Data records:
* * * * * * * * *

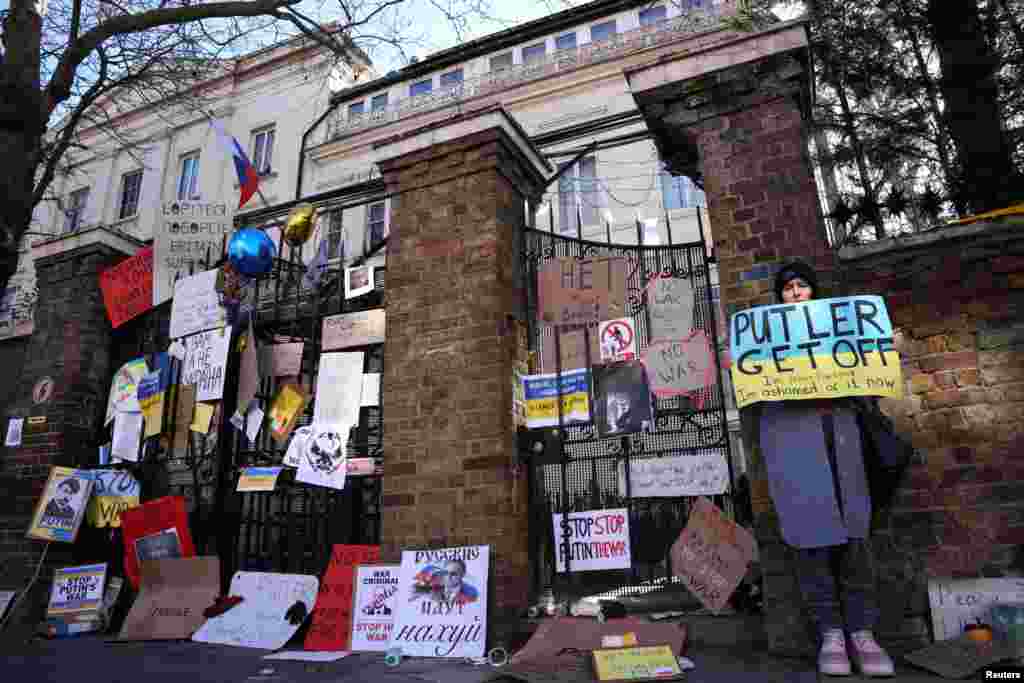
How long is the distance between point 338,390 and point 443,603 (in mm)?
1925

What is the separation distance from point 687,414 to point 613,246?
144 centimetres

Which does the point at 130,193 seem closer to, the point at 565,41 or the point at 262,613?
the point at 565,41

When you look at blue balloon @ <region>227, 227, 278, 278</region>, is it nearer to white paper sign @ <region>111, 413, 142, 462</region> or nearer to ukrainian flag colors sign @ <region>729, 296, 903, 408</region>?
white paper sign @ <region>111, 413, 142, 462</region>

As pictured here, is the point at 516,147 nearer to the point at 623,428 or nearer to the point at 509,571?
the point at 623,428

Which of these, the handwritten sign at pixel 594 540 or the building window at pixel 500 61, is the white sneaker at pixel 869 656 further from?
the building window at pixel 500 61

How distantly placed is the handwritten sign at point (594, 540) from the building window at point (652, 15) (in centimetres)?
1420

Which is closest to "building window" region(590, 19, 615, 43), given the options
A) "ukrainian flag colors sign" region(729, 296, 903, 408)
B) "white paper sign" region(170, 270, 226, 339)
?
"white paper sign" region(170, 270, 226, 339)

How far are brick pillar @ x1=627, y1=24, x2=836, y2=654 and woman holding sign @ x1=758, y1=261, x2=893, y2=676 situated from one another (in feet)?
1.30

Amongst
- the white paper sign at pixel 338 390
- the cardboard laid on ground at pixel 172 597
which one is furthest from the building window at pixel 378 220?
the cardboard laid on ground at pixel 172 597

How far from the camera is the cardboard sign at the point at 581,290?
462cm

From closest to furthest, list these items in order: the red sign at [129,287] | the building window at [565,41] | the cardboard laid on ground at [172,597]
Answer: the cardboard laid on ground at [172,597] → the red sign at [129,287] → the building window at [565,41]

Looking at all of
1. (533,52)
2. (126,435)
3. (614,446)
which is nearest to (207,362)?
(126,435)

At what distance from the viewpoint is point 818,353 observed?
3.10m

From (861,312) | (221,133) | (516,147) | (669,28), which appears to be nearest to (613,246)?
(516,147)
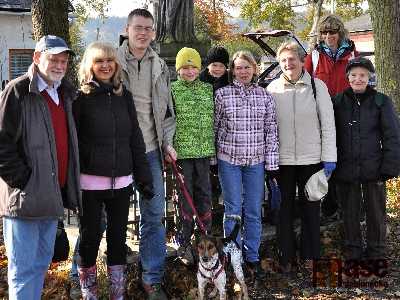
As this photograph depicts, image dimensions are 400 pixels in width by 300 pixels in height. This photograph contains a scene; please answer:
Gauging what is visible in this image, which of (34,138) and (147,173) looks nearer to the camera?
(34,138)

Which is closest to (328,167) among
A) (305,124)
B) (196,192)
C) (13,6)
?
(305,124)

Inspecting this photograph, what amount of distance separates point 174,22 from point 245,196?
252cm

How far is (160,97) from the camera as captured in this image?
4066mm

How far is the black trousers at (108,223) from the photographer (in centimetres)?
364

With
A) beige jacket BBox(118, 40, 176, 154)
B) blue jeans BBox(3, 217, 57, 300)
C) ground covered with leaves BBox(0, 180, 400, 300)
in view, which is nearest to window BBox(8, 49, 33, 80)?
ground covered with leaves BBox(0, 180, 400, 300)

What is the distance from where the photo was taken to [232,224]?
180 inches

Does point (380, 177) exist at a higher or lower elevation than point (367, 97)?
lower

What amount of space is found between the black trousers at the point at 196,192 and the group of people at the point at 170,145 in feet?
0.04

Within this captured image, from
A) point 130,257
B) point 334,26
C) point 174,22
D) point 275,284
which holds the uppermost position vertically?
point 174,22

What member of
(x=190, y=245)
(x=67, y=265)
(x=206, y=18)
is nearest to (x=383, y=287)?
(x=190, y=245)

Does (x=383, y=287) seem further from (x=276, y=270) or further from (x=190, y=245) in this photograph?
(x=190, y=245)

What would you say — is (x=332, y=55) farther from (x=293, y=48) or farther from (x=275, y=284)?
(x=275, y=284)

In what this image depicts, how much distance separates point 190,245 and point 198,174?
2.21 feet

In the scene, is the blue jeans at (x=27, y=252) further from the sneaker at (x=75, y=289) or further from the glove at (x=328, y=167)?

* * * * * * * * *

Reproduce the material above word for word, leaving out the pictures.

How long is the distance between point 338,390 and point 443,603 (in mm)?
1925

What is the separation distance from point 687,414 to point 613,246?
144 centimetres

Which does the point at 130,193 seem closer to, the point at 565,41 or the point at 262,613?
the point at 565,41

When you look at blue balloon @ <region>227, 227, 278, 278</region>, is it nearer to white paper sign @ <region>111, 413, 142, 462</region> or nearer to ukrainian flag colors sign @ <region>729, 296, 903, 408</region>?
white paper sign @ <region>111, 413, 142, 462</region>

As pictured here, is the point at 516,147 nearer to the point at 623,428 or nearer to the point at 509,571?
the point at 623,428

Which of these, the handwritten sign at pixel 594 540 or the building window at pixel 500 61, is the white sneaker at pixel 869 656 further from?
the building window at pixel 500 61

How distantly placed is the handwritten sign at point (594, 540) from the building window at point (652, 15) (in centimetres)?
1420

Which is closest to "building window" region(590, 19, 615, 43), given the options
A) "ukrainian flag colors sign" region(729, 296, 903, 408)
B) "white paper sign" region(170, 270, 226, 339)
?
"white paper sign" region(170, 270, 226, 339)

How far are brick pillar @ x1=627, y1=24, x2=836, y2=654 and woman holding sign @ x1=758, y1=261, x2=893, y2=676 situated from one another (in feet)?
1.30

Amongst
- the white paper sign at pixel 338 390
- the cardboard laid on ground at pixel 172 597
which one is furthest from the building window at pixel 378 220?
the cardboard laid on ground at pixel 172 597

How far from the camera is the cardboard sign at the point at 581,290?
462cm

From closest to furthest, list these items in order: the red sign at [129,287] | the building window at [565,41] | the cardboard laid on ground at [172,597]
Answer: the cardboard laid on ground at [172,597] → the red sign at [129,287] → the building window at [565,41]

Looking at all of
1. (533,52)
2. (126,435)
3. (614,446)
which is nearest to (207,362)?
(126,435)

At what distance from the viewpoint is point 818,353 observed?
3.10m

From (861,312) | (221,133) | (516,147) | (669,28), which appears to be nearest to (613,246)?
(516,147)
As this photograph depicts, image dimensions are 400 pixels in width by 300 pixels in height. This photograph contains a scene; please answer:
Gauging what is visible in this image, which of (34,138) and (147,173) looks nearer to the camera?
(34,138)

Which is closest to (328,167) among
A) (305,124)
B) (196,192)
C) (13,6)
?
(305,124)

Inspecting this photograph, what amount of distance separates point 174,22 from point 245,196?
252cm

How far is (160,97) from the camera as captured in this image?
4066mm

How far is the black trousers at (108,223) from the photographer (in centimetres)?
364

With
A) beige jacket BBox(118, 40, 176, 154)
B) blue jeans BBox(3, 217, 57, 300)
C) ground covered with leaves BBox(0, 180, 400, 300)
in view, which is nearest to window BBox(8, 49, 33, 80)?
ground covered with leaves BBox(0, 180, 400, 300)

What is the distance from where the photo was taken to [232,224]?
180 inches

Does point (380, 177) exist at a higher or lower elevation than point (367, 97)?
lower

What amount of space is found between the black trousers at the point at 196,192 and the group of people at the point at 170,145 in feet?
0.04

Within this captured image, from
A) point 130,257
B) point 334,26
C) point 174,22
D) point 275,284
which holds the uppermost position vertically?
point 174,22

What member of
(x=190, y=245)
(x=67, y=265)
(x=206, y=18)
is nearest to (x=383, y=287)?
(x=190, y=245)

Does (x=383, y=287) seem further from (x=276, y=270) or further from (x=190, y=245) in this photograph?
(x=190, y=245)

What would you say — is (x=332, y=55) farther from (x=293, y=48) or farther from (x=275, y=284)?
(x=275, y=284)

In what this image depicts, how much distance separates point 190,245 and point 198,174?
2.21 feet

In the scene, is the blue jeans at (x=27, y=252) further from the sneaker at (x=75, y=289) or further from the glove at (x=328, y=167)?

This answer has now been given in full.